THE TASK: Reproduce every one of the rows below word for word, leaving out the pictures.

INFORMATION GIVEN:
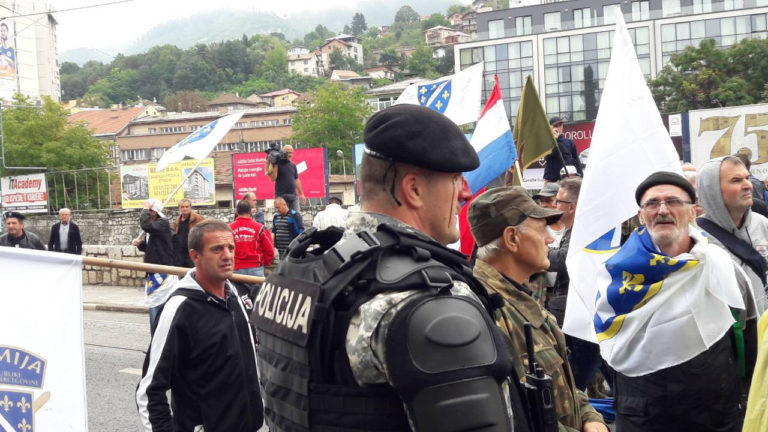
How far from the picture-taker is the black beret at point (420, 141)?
197 centimetres

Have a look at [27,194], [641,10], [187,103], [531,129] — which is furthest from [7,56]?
[187,103]

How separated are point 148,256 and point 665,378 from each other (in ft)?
27.6

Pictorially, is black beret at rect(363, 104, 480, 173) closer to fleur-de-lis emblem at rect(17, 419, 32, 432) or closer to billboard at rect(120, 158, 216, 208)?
fleur-de-lis emblem at rect(17, 419, 32, 432)

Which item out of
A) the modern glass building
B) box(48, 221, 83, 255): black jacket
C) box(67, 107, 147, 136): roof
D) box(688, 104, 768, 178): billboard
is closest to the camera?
box(48, 221, 83, 255): black jacket

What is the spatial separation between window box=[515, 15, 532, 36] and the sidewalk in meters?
72.9

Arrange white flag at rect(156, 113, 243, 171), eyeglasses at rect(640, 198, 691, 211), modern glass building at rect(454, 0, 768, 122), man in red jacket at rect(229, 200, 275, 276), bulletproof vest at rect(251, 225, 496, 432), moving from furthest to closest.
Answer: modern glass building at rect(454, 0, 768, 122)
man in red jacket at rect(229, 200, 275, 276)
white flag at rect(156, 113, 243, 171)
eyeglasses at rect(640, 198, 691, 211)
bulletproof vest at rect(251, 225, 496, 432)

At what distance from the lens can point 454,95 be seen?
9.52 m

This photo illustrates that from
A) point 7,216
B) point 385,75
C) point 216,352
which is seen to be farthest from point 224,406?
point 385,75

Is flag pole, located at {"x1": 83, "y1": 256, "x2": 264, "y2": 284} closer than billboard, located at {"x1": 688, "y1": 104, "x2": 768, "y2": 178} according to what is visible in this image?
Yes

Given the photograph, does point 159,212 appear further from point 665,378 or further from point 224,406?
point 665,378

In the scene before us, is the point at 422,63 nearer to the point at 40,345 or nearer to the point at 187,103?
the point at 187,103

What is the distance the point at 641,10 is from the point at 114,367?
8246 cm

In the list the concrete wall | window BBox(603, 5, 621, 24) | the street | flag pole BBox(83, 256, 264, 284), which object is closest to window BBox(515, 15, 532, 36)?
window BBox(603, 5, 621, 24)

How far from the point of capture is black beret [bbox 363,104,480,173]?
6.47ft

FINISHED EXERCISE:
How far from the picture-taker is the black beret at point (420, 141)?
197 centimetres

Have a look at [27,194], [641,10], [187,103], [531,129] — which is furthest from [7,56]?
[187,103]

How separated are point 148,256 and point 665,378 from each other (in ft)?
27.6

Pictorially, is black beret at rect(363, 104, 480, 173) closer to fleur-de-lis emblem at rect(17, 419, 32, 432) or closer to billboard at rect(120, 158, 216, 208)?
fleur-de-lis emblem at rect(17, 419, 32, 432)

Which item out of
A) the modern glass building
B) box(48, 221, 83, 255): black jacket
C) box(67, 107, 147, 136): roof
D) box(688, 104, 768, 178): billboard
is closest to the camera?
box(48, 221, 83, 255): black jacket

What is the spatial separation between window box=[515, 15, 532, 36] and the sidewalk in meters?
72.9

Arrange white flag at rect(156, 113, 243, 171), eyeglasses at rect(640, 198, 691, 211), modern glass building at rect(454, 0, 768, 122), man in red jacket at rect(229, 200, 275, 276), bulletproof vest at rect(251, 225, 496, 432), moving from furthest to closest.
Answer: modern glass building at rect(454, 0, 768, 122)
man in red jacket at rect(229, 200, 275, 276)
white flag at rect(156, 113, 243, 171)
eyeglasses at rect(640, 198, 691, 211)
bulletproof vest at rect(251, 225, 496, 432)

At what distance from the lens can point 454,95 be seen?
9.52 m

This photo illustrates that from
A) point 7,216
B) point 385,75
C) point 216,352
which is seen to be farthest from point 224,406?
point 385,75

Is flag pole, located at {"x1": 83, "y1": 256, "x2": 264, "y2": 284} closer than billboard, located at {"x1": 688, "y1": 104, "x2": 768, "y2": 178} according to what is visible in this image?
Yes

Given the photograph, does point 159,212 appear further from point 665,378 or further from point 224,406?
point 665,378

In the scene before us, is the point at 422,63 nearer to the point at 40,345 or nearer to the point at 187,103?
the point at 187,103

What is the distance the point at 641,10 is from the point at 114,367?
8246 cm

In the list the concrete wall | window BBox(603, 5, 621, 24) | the street | flag pole BBox(83, 256, 264, 284), which object is closest to window BBox(515, 15, 532, 36)?
window BBox(603, 5, 621, 24)

How far from the point of capture is black beret [bbox 363,104,480,173]?
6.47ft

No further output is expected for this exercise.